How a MySQL CPU Spike Exposed Critical Query Mis‑optimizations
An urgent overnight incident revealed a MySQL server’s CPU soaring to 400% due to poorly written queries, prompting a detailed analysis of execution plans, identification of costly operations like filesort and temporary tables, and concrete recommendations for query and team improvements.
Background
A social‑app startup built its backend with Java and MySQL. In early 2023 the production database server experienced a CPU utilisation of 400 % during a high‑traffic weekend, causing the service to become unresponsive.
Incident Timeline
At 02:00 am the founder reported the CPU saturation. Monitoring screenshots showed the MySQL server at full CPU capacity. The backend team provided the SQL statement that was executed by a frequently accessed C‑end API endpoint.
Root‑Cause Analysis
Running the SQL on a local replica and examining the EXPLAIN output revealed the following warning flags:
Using temporary
Using filesort
Using join buffer
Block Nested Loop
These flags indicate that MySQL had to create temporary tables, perform an external sort, and use a join algorithm that scans rows without an index. The execution plan showed full table scans for the WHERE clause and no index usage, which explains the extreme CPU consumption when the dataset approached 100 million rows.
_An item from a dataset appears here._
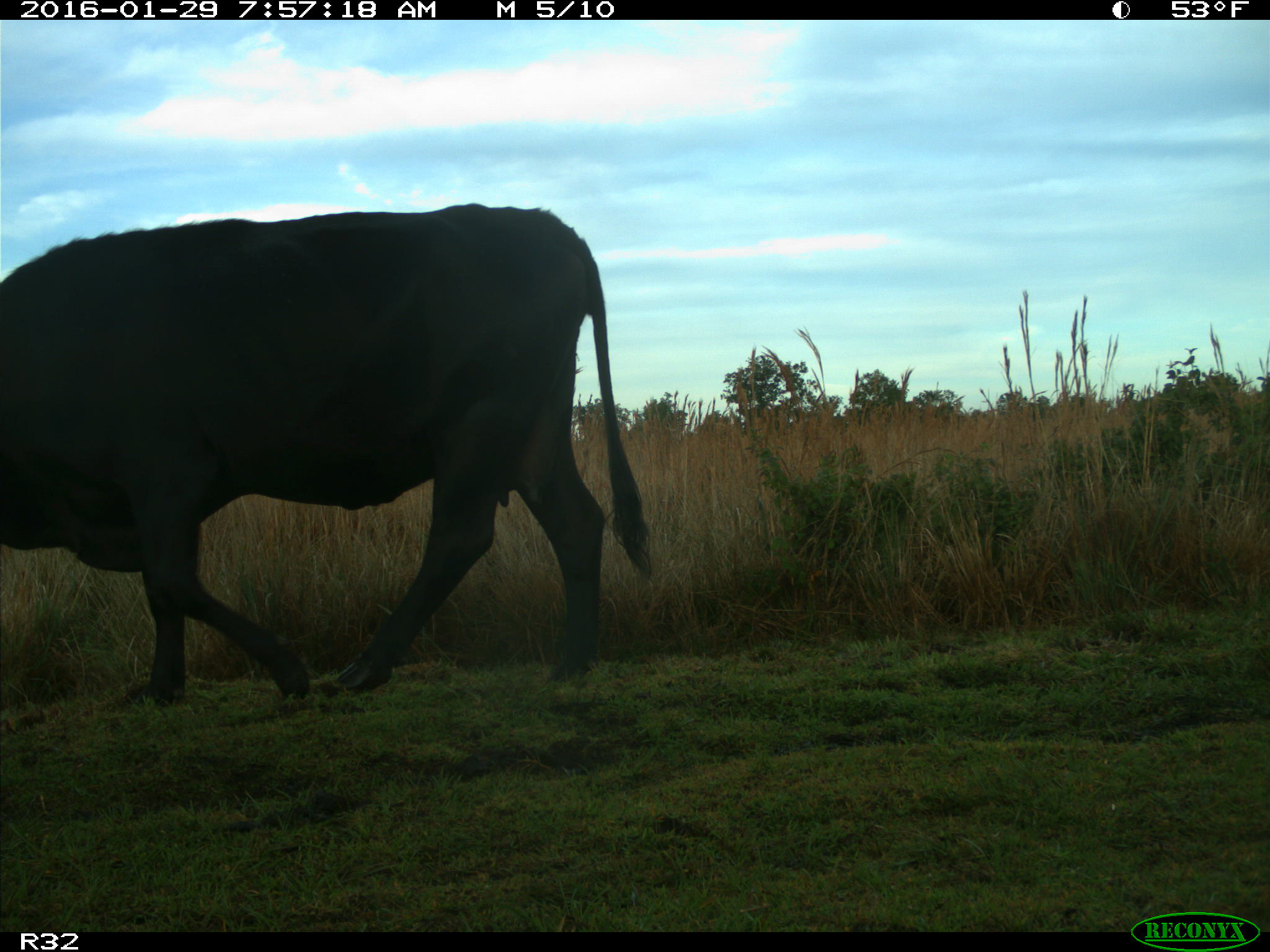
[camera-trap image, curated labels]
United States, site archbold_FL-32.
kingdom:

The team’s claim that the query performed well under 5 million rows and only required optimisation beyond 100 million rows contradicted standard MySQL performance expectations.
Recommended Optimisations
Avoid Using filesort and Block Nested Loop by ensuring appropriate indexes on filter columns.
Eliminate Using join buffer and Using temporary by rewriting joins to use indexed columns and by limiting result sets.
Strive for Using index (index‑only scan) in the execution plan, removing the need for full table scans.
Mitigation Steps Taken
Rolled back the newly deployed feature that introduced the problematic query.
Isolated the offending SQL, rewrote it to use indexed columns, and removed unnecessary functions from the SELECT and WHERE clauses.
Adjusted related business logic to match the revised query semantics.
Performed functional testing to verify correctness.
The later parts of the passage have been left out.